▸ **List of tasks**:
**1.** In the Black Oxen article, turn the paragraph beginning "Described as "subtle science fiction"" into a short list that keeps its main facts.
**2.** Continue the Black Oxen article from the end of its last sentence.
[Opening Document passage section]
Black Oxen is a 1923 American  silent fantasy / romantic drama film starring Corinne Griffith, Conway Tearle, and Clara Bow. Directed by Frank Lloyd, the film is based on the controversial best-selling 1923 novel of the same name by Gertrude Atherton.

Described as "subtle science fiction", the film takes its title from William Butler Yeats: "The years like great Black Oxen tread the world." It was produced by Frank Lloyd Productions and distributed by First National Pictures. A special Photoplay Edition of the novel was published by A. L. Burt Company, New York, illustrated with four stills from the film.

Plot
As described in a film magazine review, having submitted to a medical treatment which restores her youth and beauty using a rejuvenating glandular treatment and X-ray surgery, Madame Zatianny, formerly Mary Ogden of New York City, leaves Austria for the United States. Young playwright Lee Clavering meets the rejuvenated Mary and, taken by her perfect poise and serene beauty, falls in love with her. Janet Oglethorpe, an animated and precocious flapper, is also in love with Lee but he has not yet taken notice of her. Mary and Lee make plans to marry. One of Madame's former lovers, Prince Rohenhauer, arrives and convinces her of the folly of this match. In a final meeting, she makes a break with Clavering and returns to Austria. In the end, Lee discovers happiness with Janet as they ride away in a taxicab.

Cast

Advertisement of the film 
In 1923 motion picture industry magazine promotions, Corinne Griffith was used to advertise the movie because she was a known star and considered one of the most beautiful actresses in cinema. Publications also used the W. B. Yeats couplet, "The years like Great Black Oxen tread the world // And God the herdsman goads them on behind." That is quoted on the title page of the novel in its first edition and at the opening of the film.
[Closing Document passage section]
[Opening Records supplied section]
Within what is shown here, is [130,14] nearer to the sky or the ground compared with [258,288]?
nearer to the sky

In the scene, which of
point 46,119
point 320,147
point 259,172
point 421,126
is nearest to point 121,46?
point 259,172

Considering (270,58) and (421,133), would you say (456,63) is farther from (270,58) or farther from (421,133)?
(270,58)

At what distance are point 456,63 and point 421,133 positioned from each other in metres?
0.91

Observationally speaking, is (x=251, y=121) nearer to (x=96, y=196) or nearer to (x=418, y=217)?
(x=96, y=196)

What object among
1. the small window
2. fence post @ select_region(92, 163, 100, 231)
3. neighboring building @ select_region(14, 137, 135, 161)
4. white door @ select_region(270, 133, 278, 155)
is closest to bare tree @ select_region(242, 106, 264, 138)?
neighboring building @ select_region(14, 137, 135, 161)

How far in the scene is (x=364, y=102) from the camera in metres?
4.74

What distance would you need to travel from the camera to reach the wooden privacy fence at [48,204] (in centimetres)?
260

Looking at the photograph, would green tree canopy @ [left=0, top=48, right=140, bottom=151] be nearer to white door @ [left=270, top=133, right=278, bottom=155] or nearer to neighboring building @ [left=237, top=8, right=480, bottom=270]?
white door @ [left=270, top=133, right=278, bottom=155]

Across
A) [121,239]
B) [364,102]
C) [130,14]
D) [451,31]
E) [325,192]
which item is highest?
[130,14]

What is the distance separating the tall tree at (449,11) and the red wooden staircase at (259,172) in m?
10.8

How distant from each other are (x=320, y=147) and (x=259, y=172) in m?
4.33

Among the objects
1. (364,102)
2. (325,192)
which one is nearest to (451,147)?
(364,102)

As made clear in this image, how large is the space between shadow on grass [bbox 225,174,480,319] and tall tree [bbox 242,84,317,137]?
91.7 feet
[Closing Records supplied section]
[Opening Records supplied section]
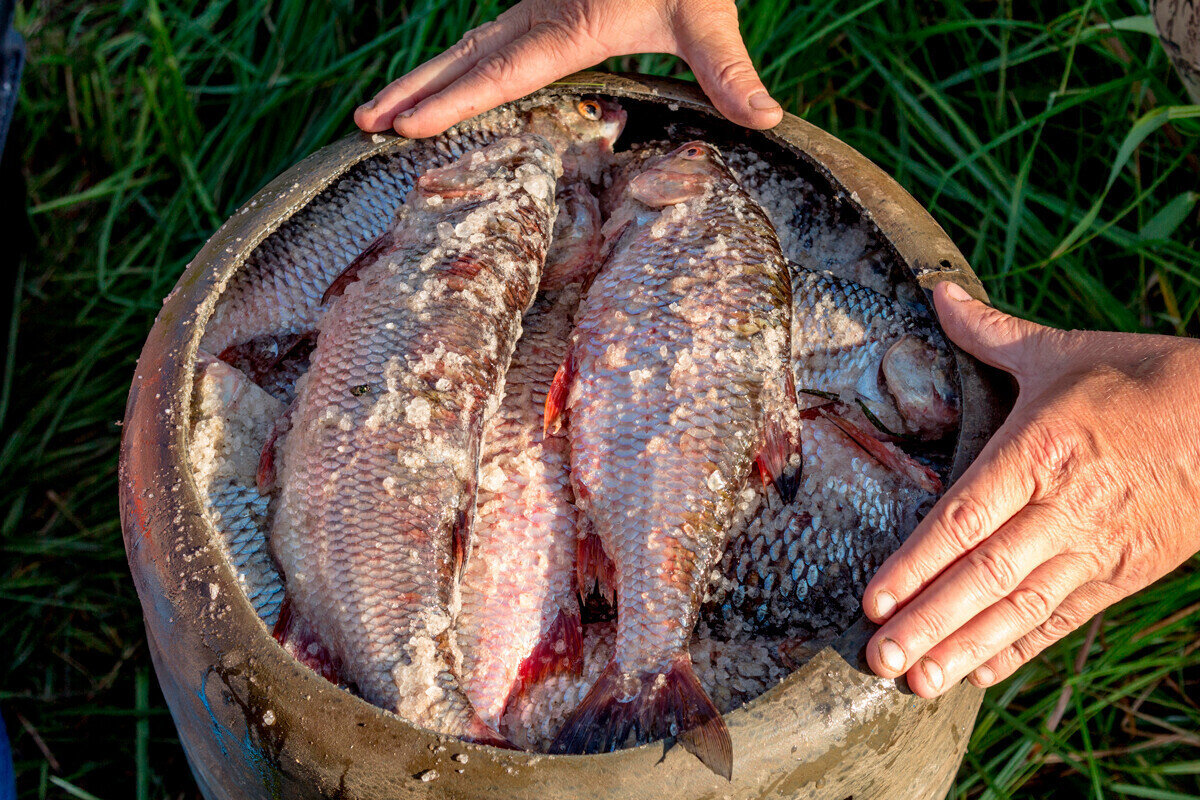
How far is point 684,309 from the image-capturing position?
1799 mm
[Closing Records supplied section]
▸ **Task results**:
**1.**
- Called "subtle science fiction"
- Title taken from a William Butler Yeats line: "The years like great Black Oxen tread the world."
- Produced by Frank Lloyd Productions
- Distributed by First National Pictures
- A Photoplay Edition of the novel was published by A. L. Burt Company, New York, with four stills from the film

**2.**
Preservation
The George Eastman House retains a print of the film which is incomplete, comprising the first seven reels, but not the eighth. In 2010, it undertook restoration of the 35mm print, funded by The National Film Preservation Fund. The Gosfilmofond Russian State Archive also holds an incomplete copy, consisting of all reels with the exception of Reel 2. The New York Public Library has a 16mm print available in three film reels. A 60-minute version mastered by eBay retailer  Buyers’ Gallery Video is available on DVD. No complete version of the film is currently commercially available 

Black Oxen is one of about ten out of 58 films starring Corinne Griffith that are available for viewing.

References

External links

 
 
 Black Oxen (print) at Fantastic Fiction – some publications with cover images
 Black Oxen at Project Gutenberg – transcript of Photoplay Edition with photo illustrations from the film (HTML format contains linked images)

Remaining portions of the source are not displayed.